Once we are able to see suffering, we need to have a point of relatedness to the sufferer. Do we know them? Are they part of our circle, our 'family'. Can we relate to what they’re going through? Has this happened to us, or someone close to us, before? This relatedness gives a natural rise to care and concern and it is from this care and concern we are propelled into action.
In mindfulness traditions—secular or wisdom-based—compassion is specifically cultivated as a means to meet the inevitable difficulties of life in the human body. It's a response to what will be experienced by all. Nothing to do with gender, race, religion, community status or wealth. These inevitable difficulties leave no one exempt, whether it’s pain, illness, loss or death. These are universal.
Dr. Kristen Neff, author of Self-compassion: The proven power of being kind to yourself, reminds us: “To give ourselves compassion, we first have to recognize that we are suffering. We can’t heal what we can’t feel.”
So, compassion practices begin with ourselves--with that which we know directly. We stub our toe, we lose a job, the love of our life leaves us, someone we know dies, as our body and mind age, we lose functioning. We begin there, with the difficulties we ourselves have.
From this awareness of suffering, the process is pretty natural—compassion arises and responds to help stop and heal the suffering. We hold our toe or put ice on it, we look for another job, we work through the mourning of our losses, we come to accept the aging body and mind and the preciousness of each moment.
So, how is this compassion related to justice and equity? It's about the size of our circle of care.
For many generations, we believed that only humans experienced pain and suffering. We believed animals didn’t suffer—they didn’t have the capacity, because they didn’t have consciousness.
For this reason, and many others, including survival, we’ve been able to justify harming and killing animals for our benefit. There was no relatedness to their experience, as they weren’t part of our human family.
From there, when we are convinced that others are less than us--sub-human, or animal-like--then we can justify harmful actions toward them. This distancing of others through ‘dehumanizing’ or ‘othering’ creates a defensive stance and we can then harm out of protecting ourselves, our family, our friends—our circle—those we can identify with.
This is where inequity and injustice arise from—from putting others out of our circle and, hence, out of our heart and out of the realm of our acts of helpfulness and kindness. Out of our sphere of compassion.
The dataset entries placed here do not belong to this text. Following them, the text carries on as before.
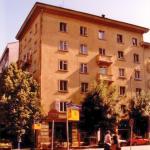 Repos Guest Rooms, Sofia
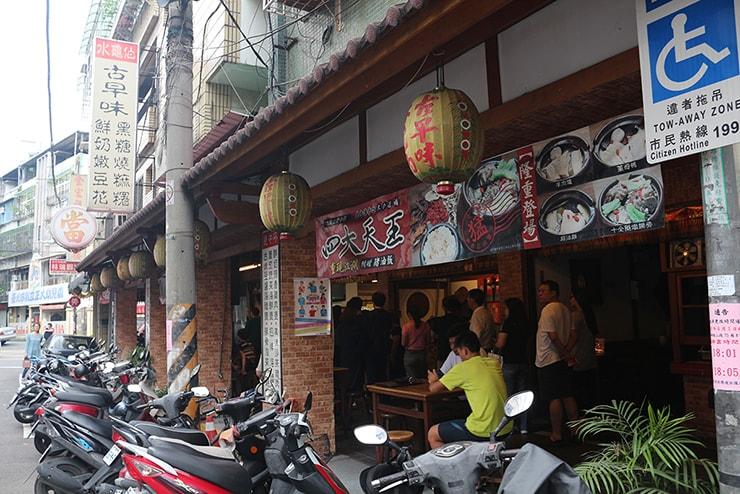 台北・石牌「水龜伯古早味」の外観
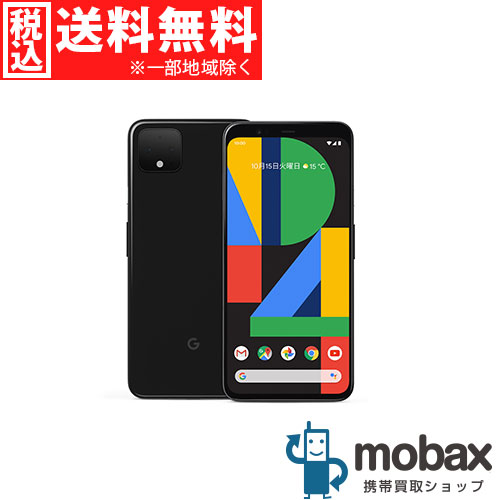 ◆ポイントUP◆《SIMロック解除済》※判定〇【新品未使用】SoftBank Pixel 4 64GB [ジャストブラック] Google G020N Android(SIMフリー)グーグル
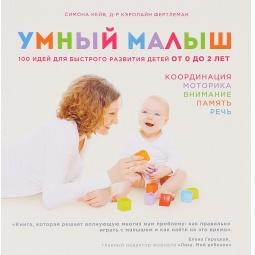Купить Умный малыш. 100 идей для быстрого развития детей от 0 до 2 лет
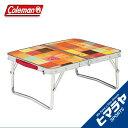 コールマン Colemanアウトドアテーブル 小型テーブルナチュラルモザイクミニテーブルプラス2000026756アウトドア ファ…
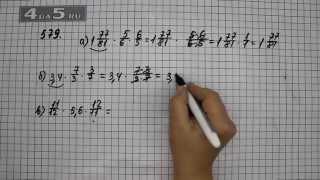 Упражнение 579. Математика 6 класс Виленкин Н.Я.
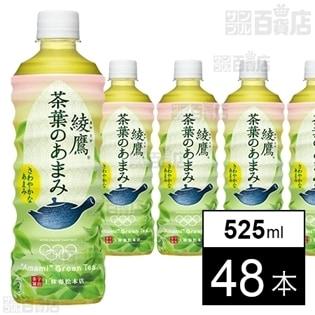 綾鷹 茶葉のあまみ茶 PET 525ml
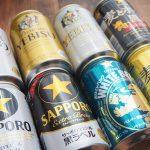 サッポロビールを飲み比べたい大人に!サッポロ飲み比べ8缶アソートセット(限定)
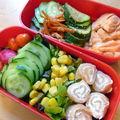 Bento 81: saumon et légumes...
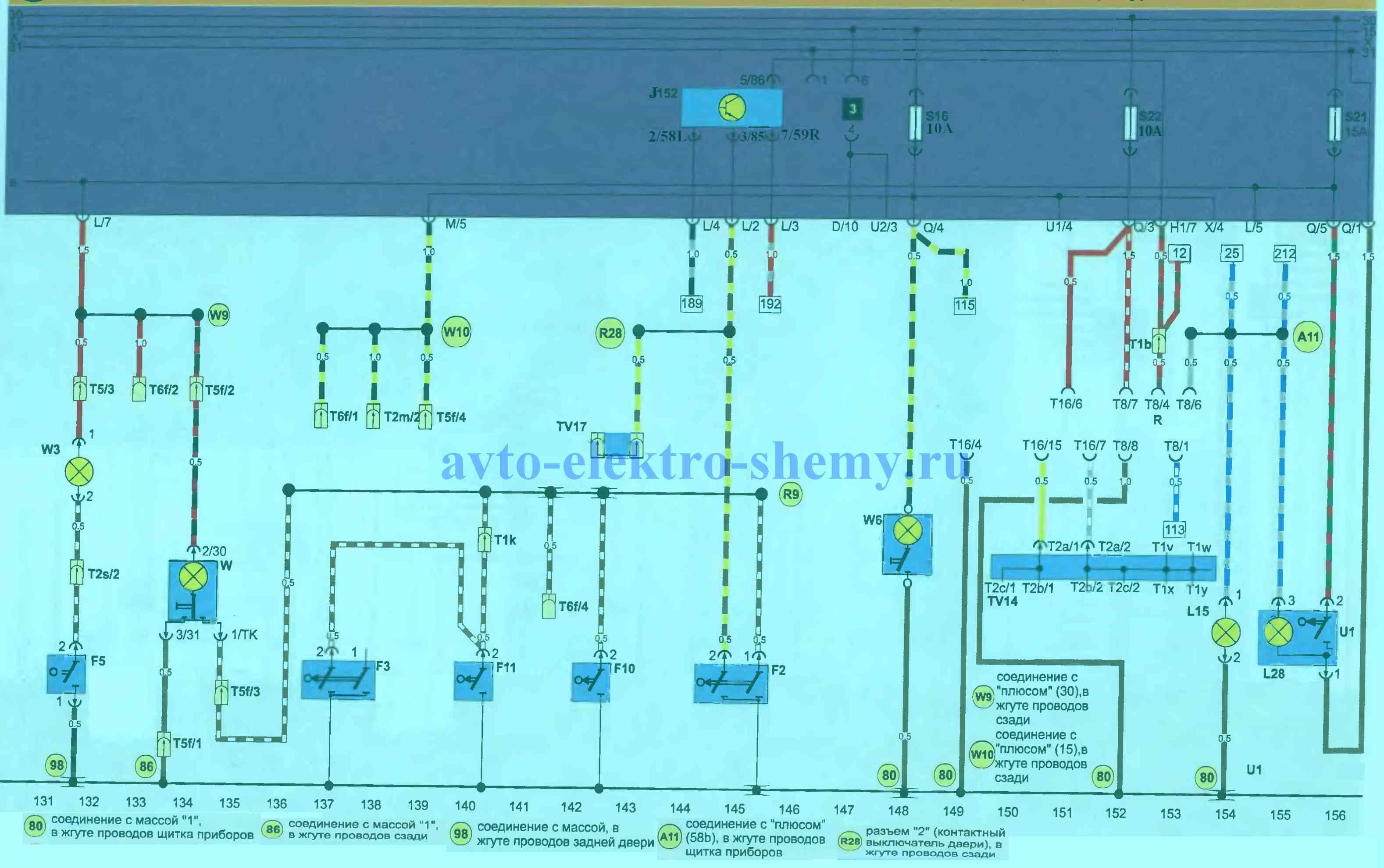 Электросхема Фонарей салона, багажного отсека, вещевого ящика Фольксваген Пассат 1988-96г.в.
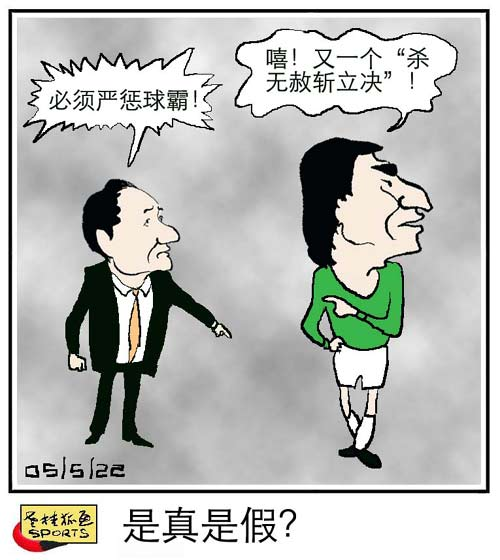老桂狐画SPORTS:是真是假?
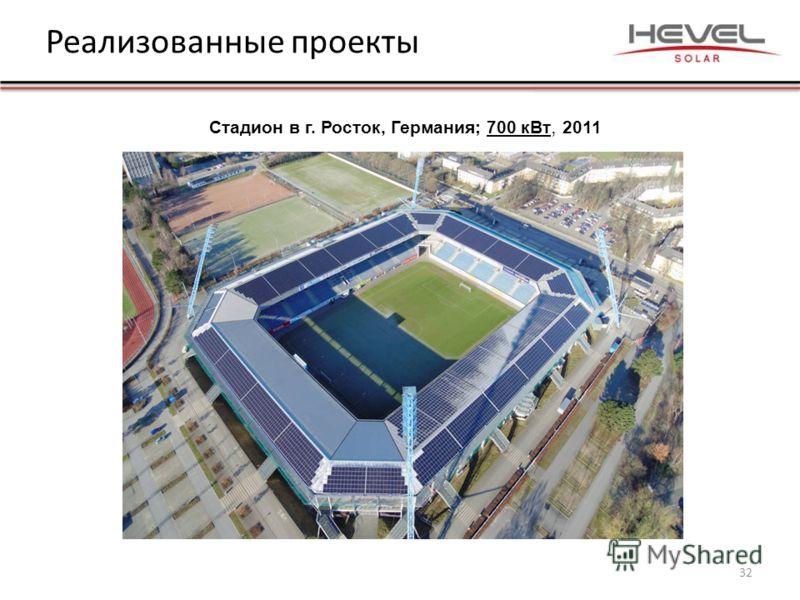 Реализованные проекты 32 Стадион в г. Росток, Германия; 700 кВт, 2011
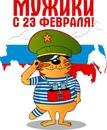 Мартынов Дмитрий      0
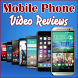 Mobile Phone Video Reviews by TM LTD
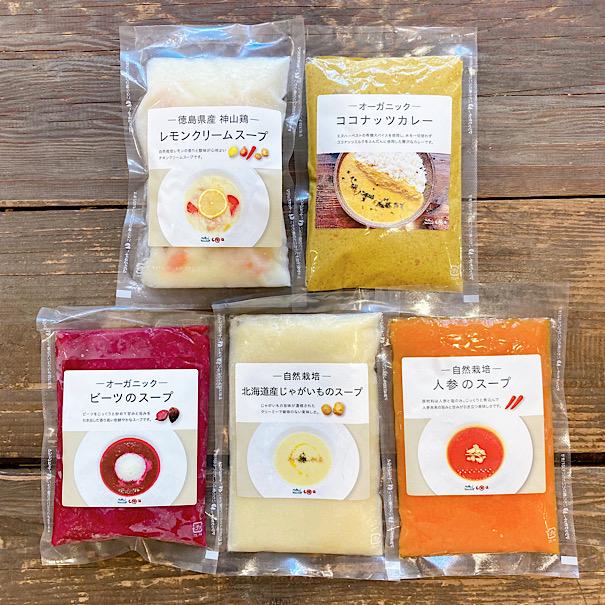 [レストランコア特製]スープ&カレー ギフトセット【冷凍】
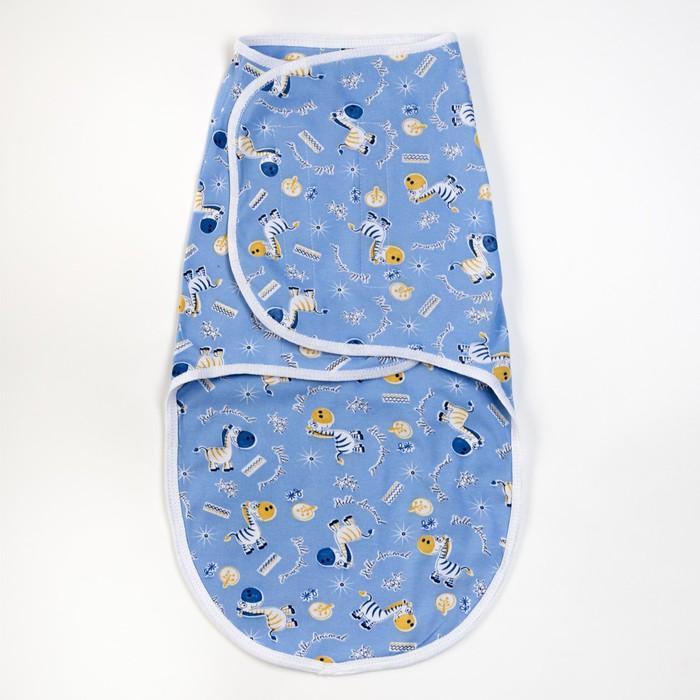 Пеленка-кокон на липучках, рост 50-62 см, кулирка, цвет голубой, принт микс 1139_М - фото 105553734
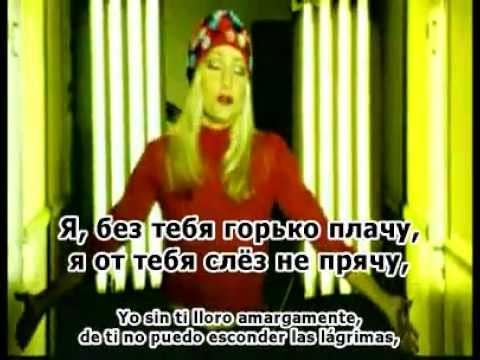 Татьяна Буланова_Тебя люблю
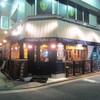 横浜ビストロジップ行ってきたよ!(ステーキ)横浜駅西口周辺ランチ情報口コミ評判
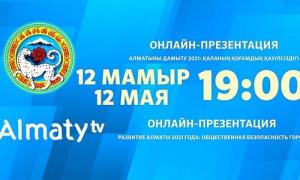 12 мая в 19:00 состоится онлайн-презентация с участием акима Алматы Бакытжана Сагинтаева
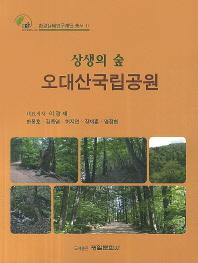 상생의 숲 오대산국립공원
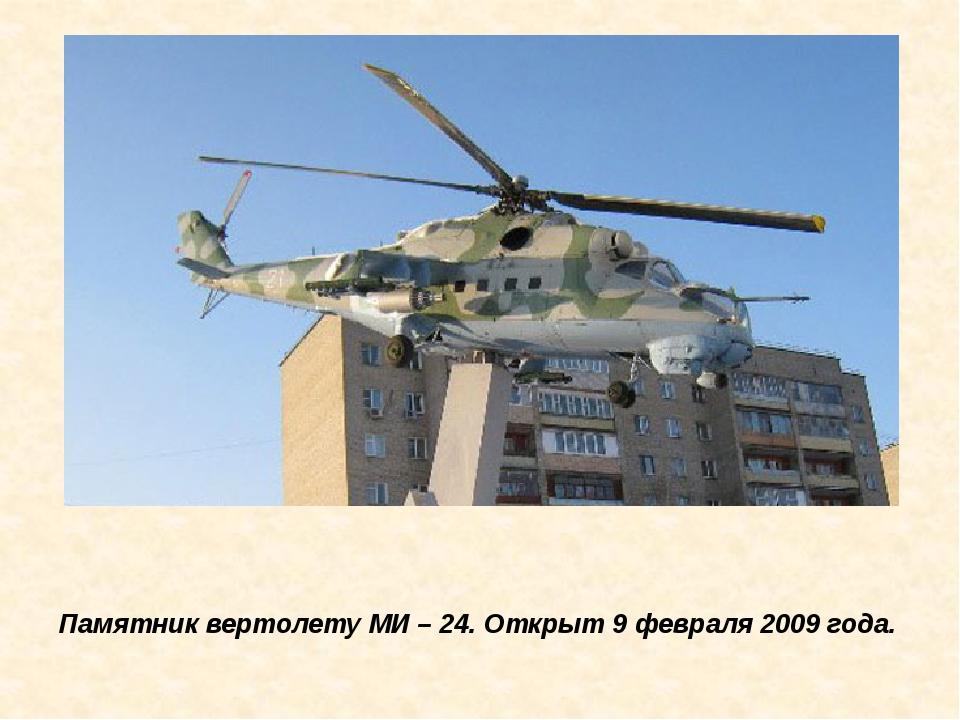 Памятник вертолету МИ – 24. Открыт 9 февраля 2009 года.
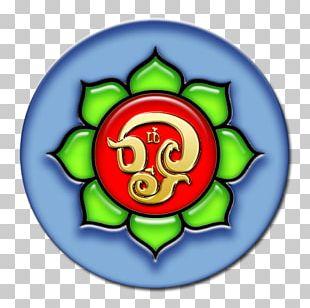 Om Tamil Wikipedia Symbol Ornament PNG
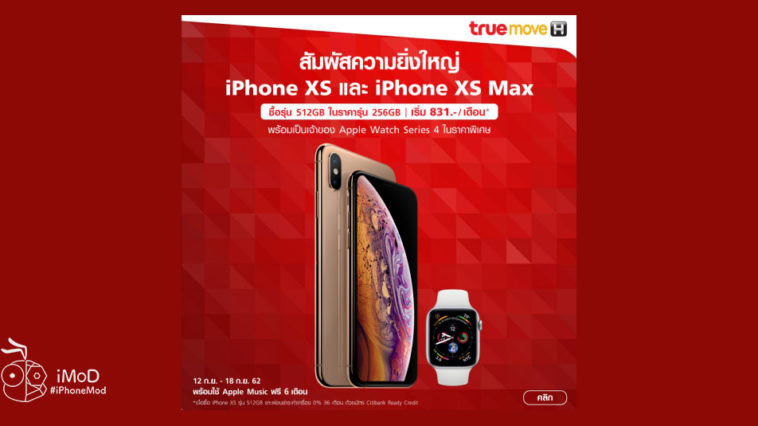 Truemove H Iphone Xs Apple Watch Series 4 Promotion 12 Sept 2019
But, as understanding grows, so does our circle: we learn that we are part of the animal kingdom--we are mammals--and mammals do experience pain and suffering; we learn that plants are sentient and experience pain; we learn that we can cause pain and suffering for others. When we discover and become aware of these things, our circle, and our kindness and compassion for those within our circle, can expand.
So, if a kind and compassionate stance arises for those within our circle, then really it’s about creating a bigger circle of identification. We can continue to widen and include, to expand and include.
Over the years of my own practice, I’ve noticed my circle of kindness and compassion expanding to include all living things—plants, animals—and even non-living things—rocks, earth, water, fire, etc.
When we do a kindness and compassion practice, we begin with ourselves, and then expand our circle of inclusion to those we love, those we know casually, those who we may have difficult relationships with, and then finally, those we don’t know—across the world, across species, across time, to all living and non-living expressions.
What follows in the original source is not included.